First-order system least squares finite-elements for singularly perturbed reaction-diffusion equations

TL;DR

This paper introduces a novel symmetric first-order-system least squares finite-element method for singularly perturbed reaction-diffusion equations, effectively capturing layer phenomena with proven stability and robustness.

Contribution

It develops a new FOSLS finite-element scheme with a balanced norm for better approximation of reaction-diffusion layers, including stability analysis and numerical validation.

Findings

Method is stable and coercive.

Achieves accurate approximation on layer-adapted meshes.

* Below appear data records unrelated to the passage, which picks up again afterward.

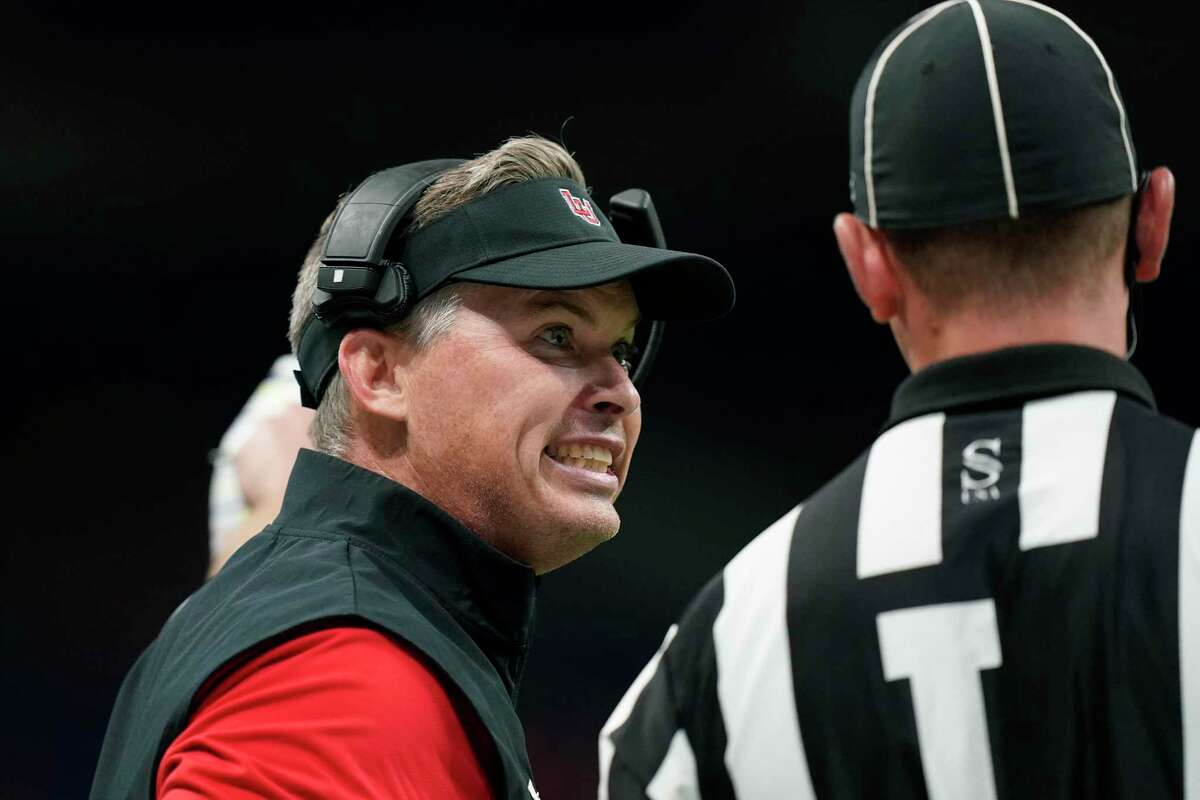 Lamar head coach Blane Morgan, left, argues a call during the first half of the team's NCAA college football game against UTSA, Saturday, Sept. 11, 2021, in San Antonio. (AP Photo/Eric Gay)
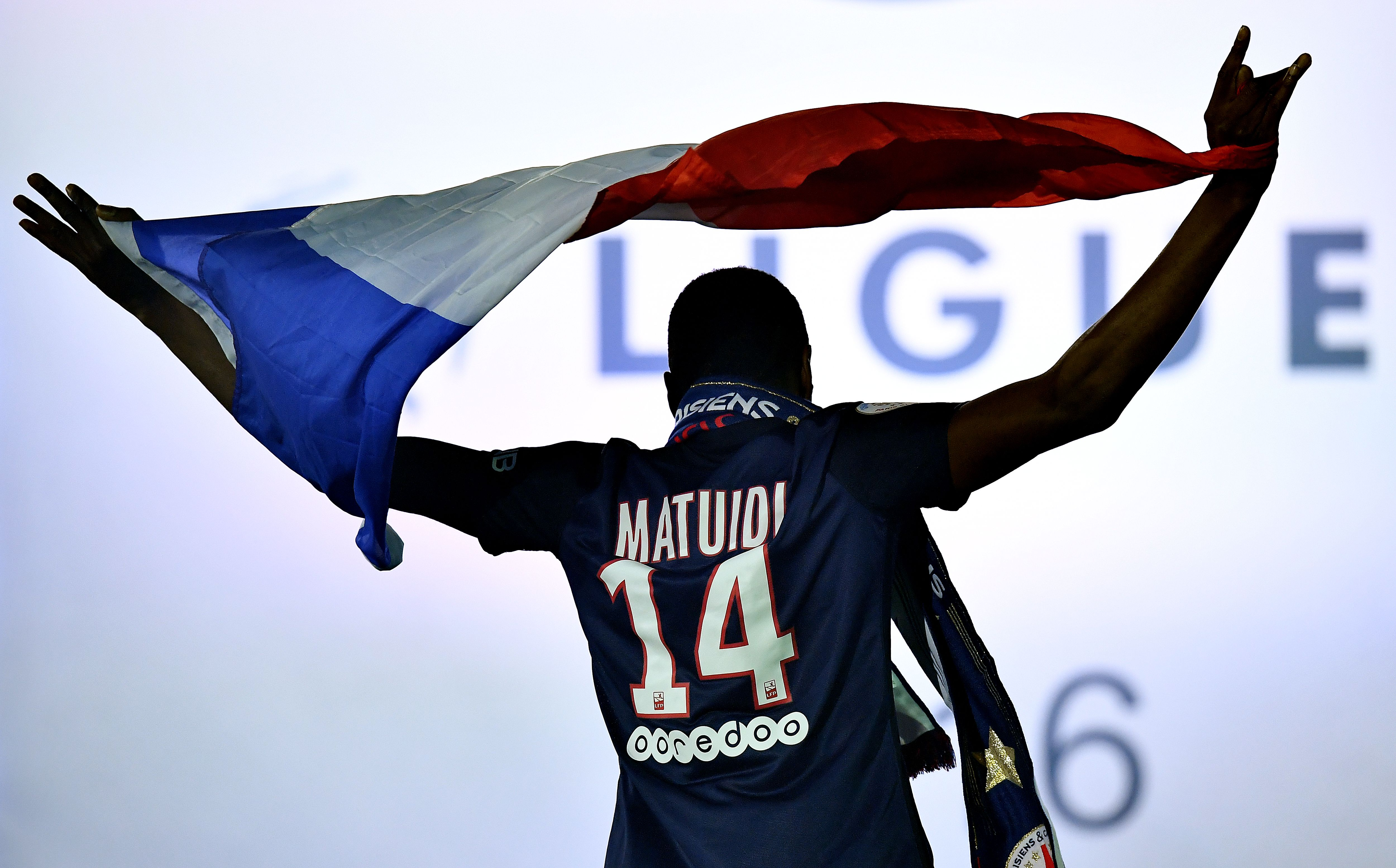 Paris Saint-Germain's French midfielder Blaise Matuidi arrives on the podium after winning the French L1 title at the end of the French L1 football match Paris Saint-Germain (PSG) vs Nantes on May 14, 2016 at the Parc des Princes stadium in Paris.    / AFP / FRANCK FIFE        (Photo credit should read FRANCK FIFE/AFP/Getty Images)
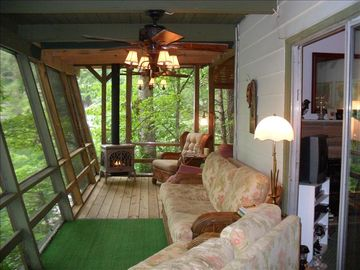 Front screened sleeping porch with gas fireplace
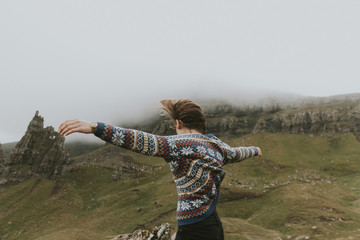 Young woman wearing a colorful sweater dancing in the wind in the mountains with flowing hair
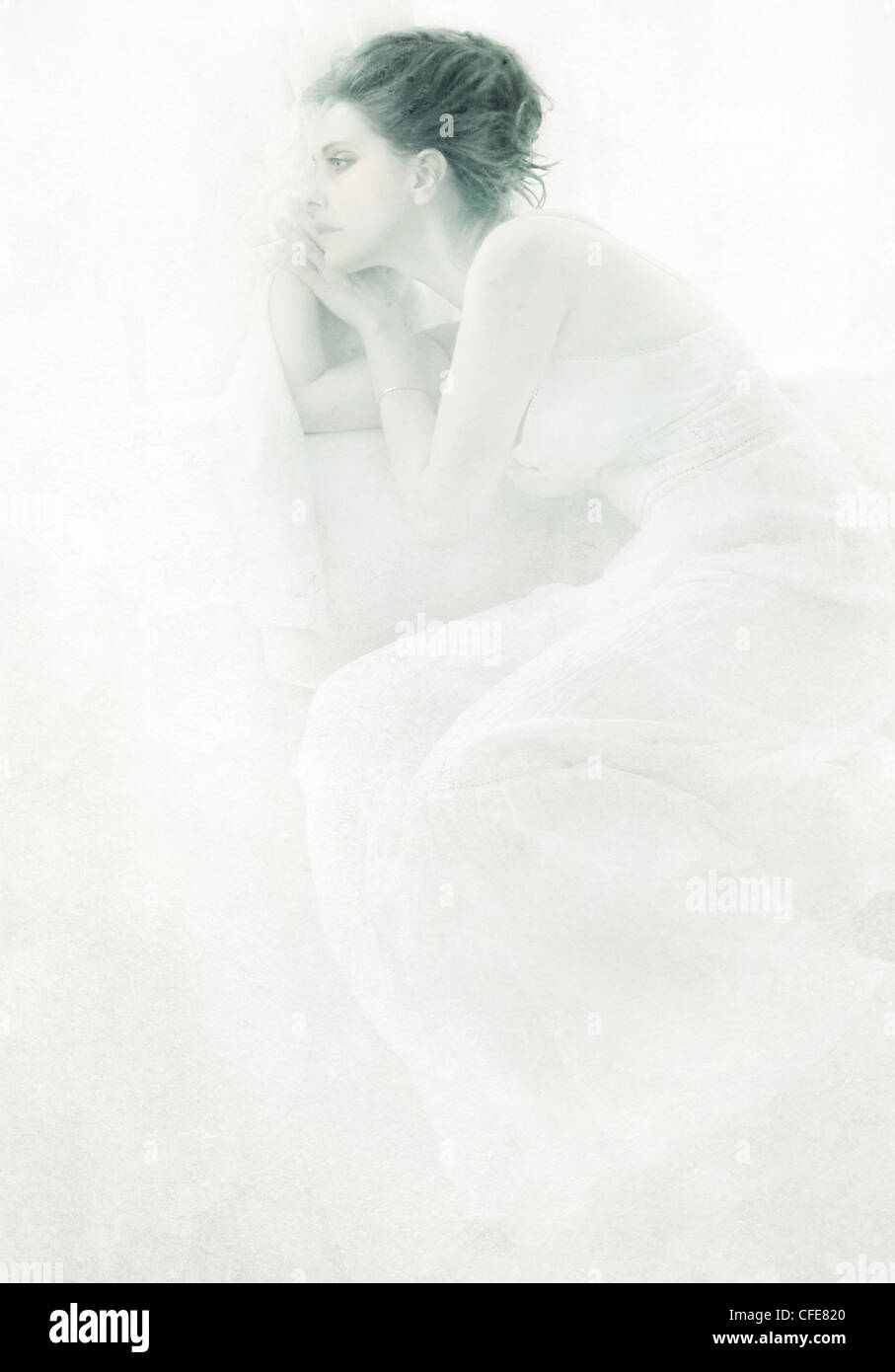A young woman relaxing wearing a white dress looking into distance - Stock Image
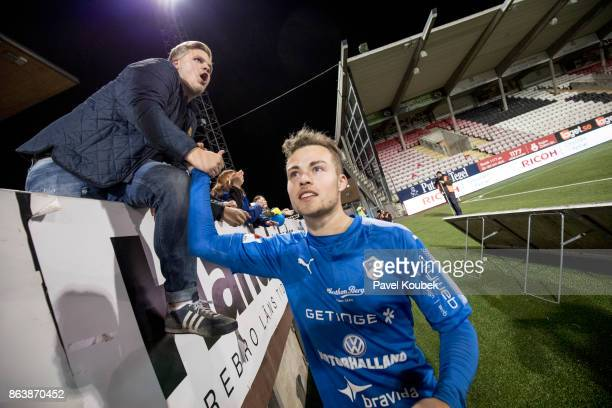Gabriel Gudmundsson of Halmstad BK celebrates with fans after the victory during the Allsvenskan match between Orebro SK and Halmstad BK at Behrn...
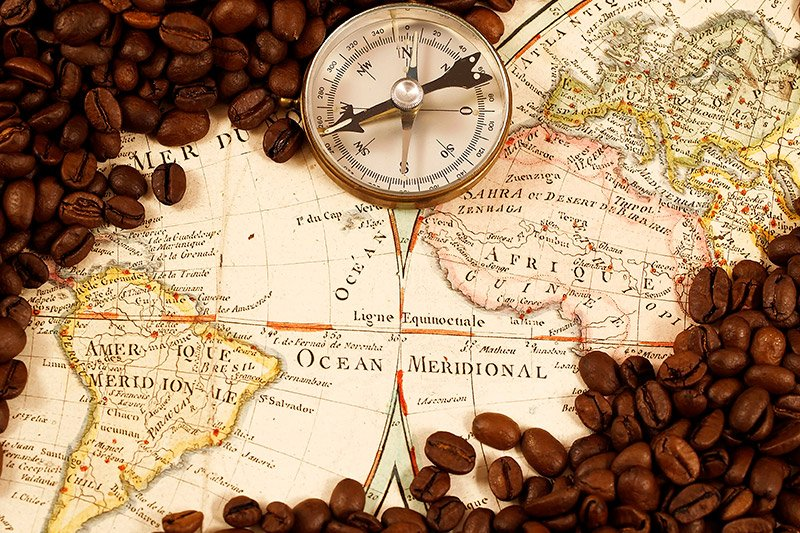 Coffee beans and compass on world map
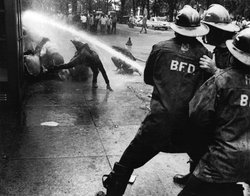 In May 1963, firefighters turn their hoses full force on young civil rights d...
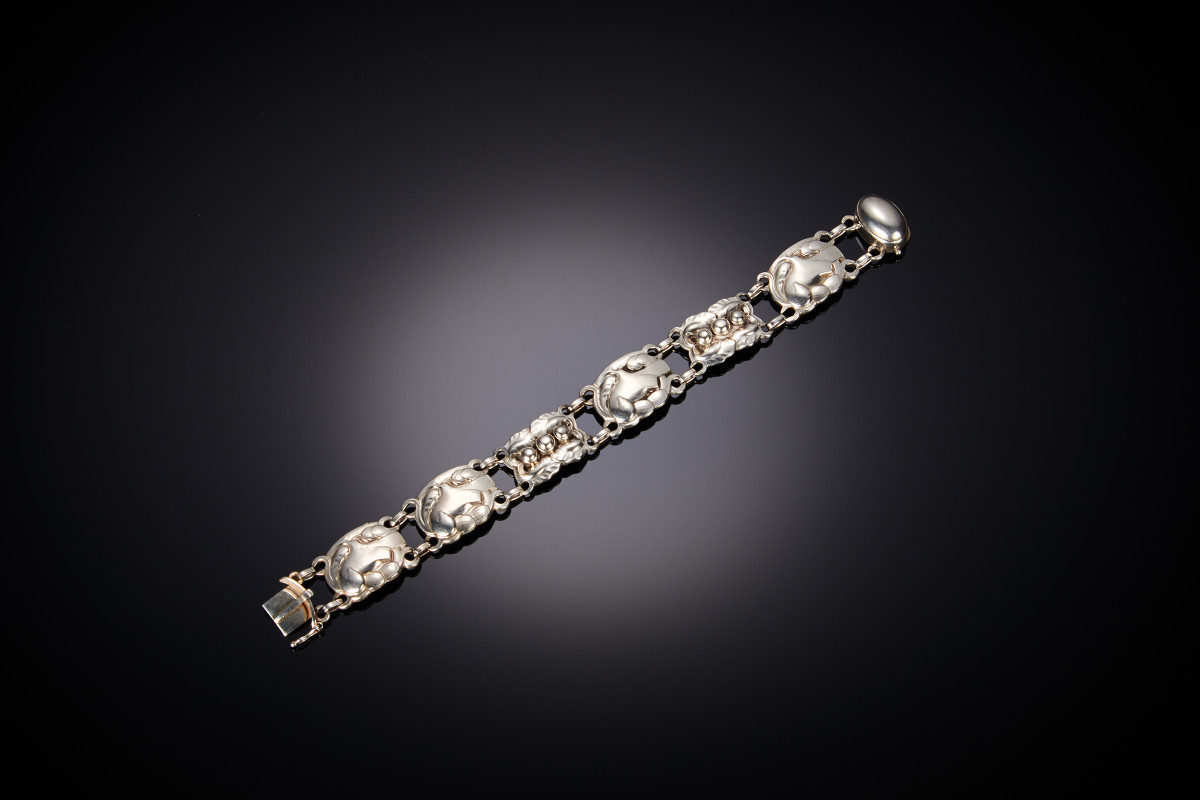 Sterling silver bracelet bt Georg Jenseb, comprising four bird panels interspaced with two vine leaf panels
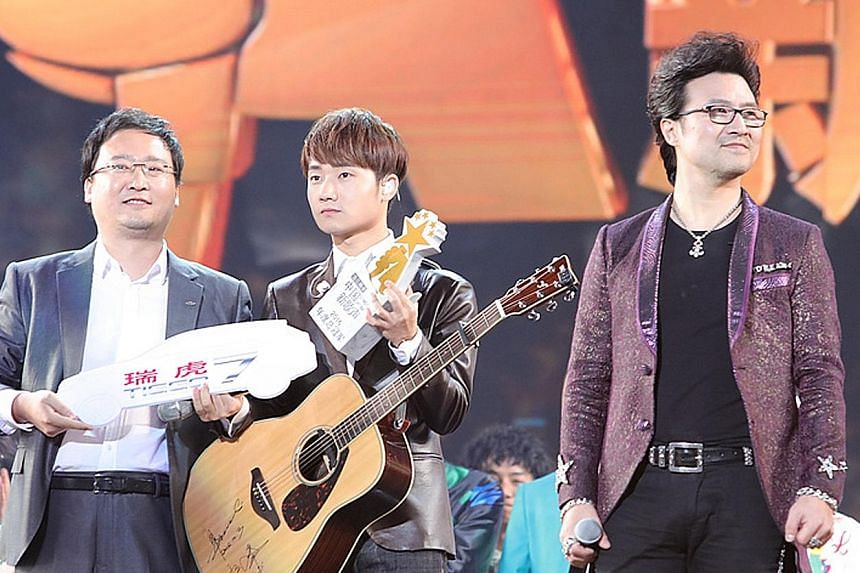 LEFT: Nathan Hartono (right) performing with his mentor Jay Chou at the Sing! China final yesterday. The Singaporean picked two of his mentor's classics - singing the Nunchucks rap hit with Chou and the Longest Movie ballad by himself. RIGHT: Winner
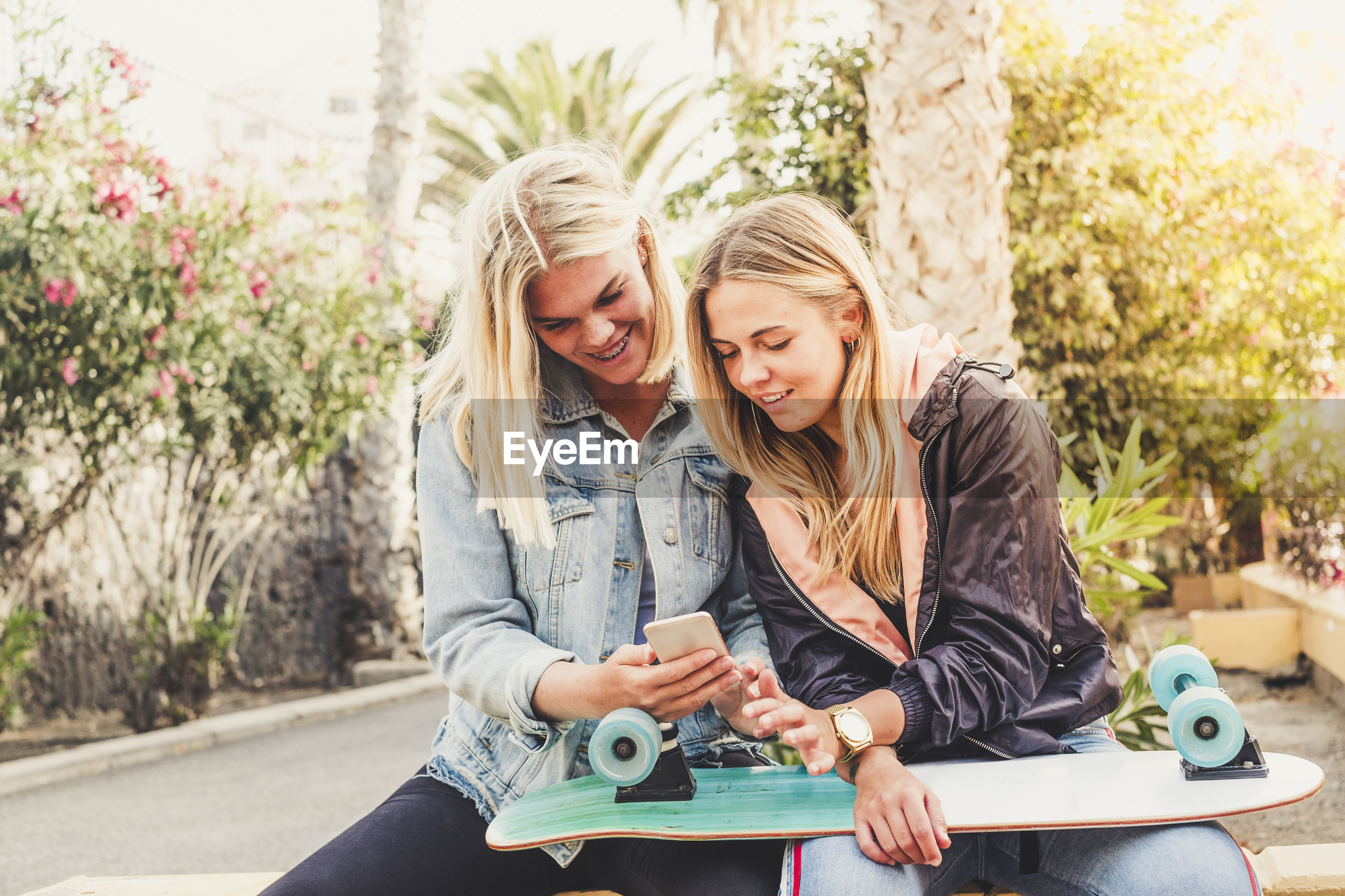 Smiling friends using smart phone while sitting in park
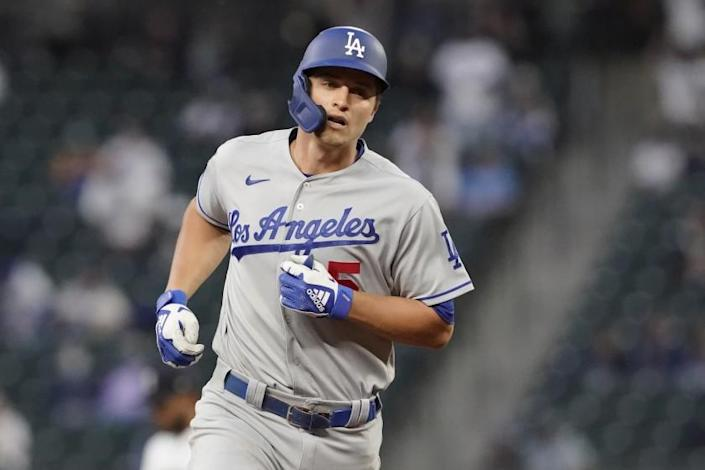 Los Angeles Dodgers' Corey Seager rounds the bases after hitting a two-run home run.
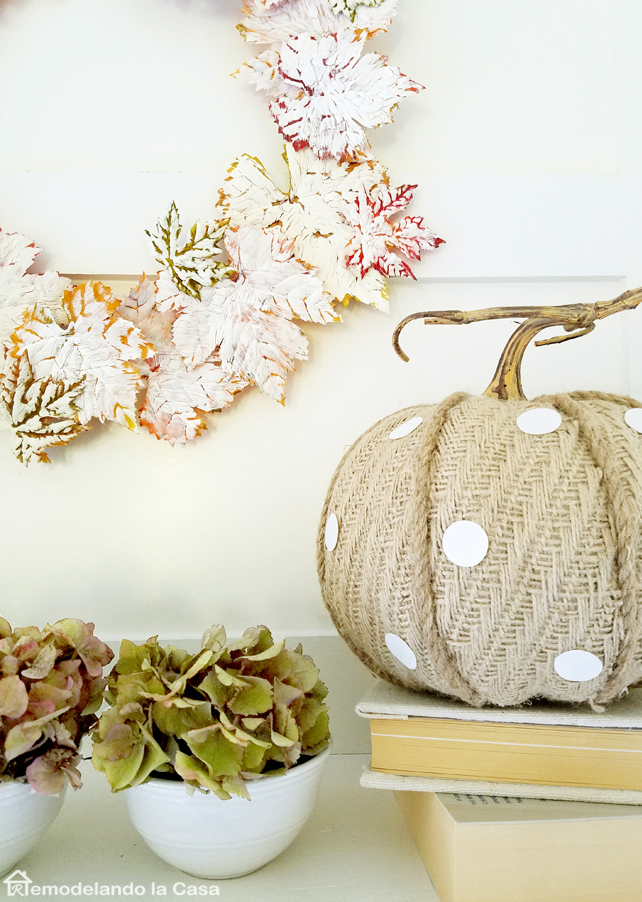 green hydrangeas, old white books, mantel, rustic pumpkin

Numerical experiments confirm robustness and effectiveness.

Abstract

We propose a new first-order-system least squares (FOSLS) finite-element discretization for singularly perturbed reaction-diffusion equations. Solutions to such problems feature layer phenomena, and are ubiquitous in many areas of applied mathematics and modelling. There is a long history of the development of specialized numerical schemes for their accurate numerical approximation. We follow a well-established practice of employing a priori layer-adapted meshes, but with a novel finite-element method that yields a symmetric formulation while also inducing a so-called "balanced" norm. We prove continuity and coercivity of the FOSLS weak form, present a suitable piecewise uniform mesh, and report on the results of numerical experiments that demonstrate the accuracy and robustness of the method.